The 2700 block of East Grace Street will be named to honor the late Oliver R.H. Singleton, who worked to boost opportunities for and the profiles of black-owned businesses before his death in 2016.

Richmond City Council members Cynthia I. Newbille, 7th District, and Ellen F. Robertson, 6th District, will lead a ceremony at 10 a.m. Tuesday, May 15, at 2708 E. Grace St. where Mr. Singleton lived. An honorary street sign will be unveiled during the ceremony.
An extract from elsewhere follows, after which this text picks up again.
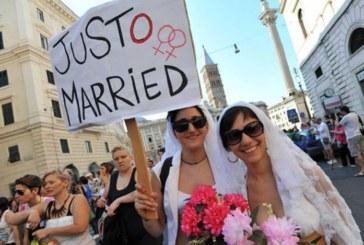 Gay, Pride 2016, tutti a Venezia, Elton John apra il corteo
Earlier this year, Ms. Newbille and Ms. Robertson spearheaded the council resolution to provide an honorary street sign to recognize Mr. Singleton, who was serving as president and chief executive officer of the Metropolitan Business League, the Richmond area’s oldest and largest black business trade group, when he succumbed to illness in April 2016.

Accomplished in the financial services industry, Mr. Singleton served as deputy director of the state Department of Minority Business Enterprise under Govs. Mark R. Warner and Jim Gilmore.

He was appointed to serve briefly on Richmond City Council when former Mayor Henry L. Marsh III was elected to the Virginia Senate in 1991. He also served for five years as chairman of the board of the Richmond Redevelopment and Housing Authority.

A popular man who had connections to the movers and shakers in the city, Mr. Singleton also was a founding board member of the Richmond Ambulance Authority and served on the executive committee of the Downtown booster group Venture Richmond.

He also at various times served on the boards of the Richmond Retirement System, Richmond Sportsbackers and the Metropolitan Richmond Convention and Visitors Bureau and on the executive council of the Reginald F. Lewis School of Business at Virginia State University.

In the resolution that council adopted on Feb. 26 authorizing the sign, Mr. Singleton was cited for his “contributions to the civic well-being of the city” and for his role as an “advocate for minority-owned and small business development.”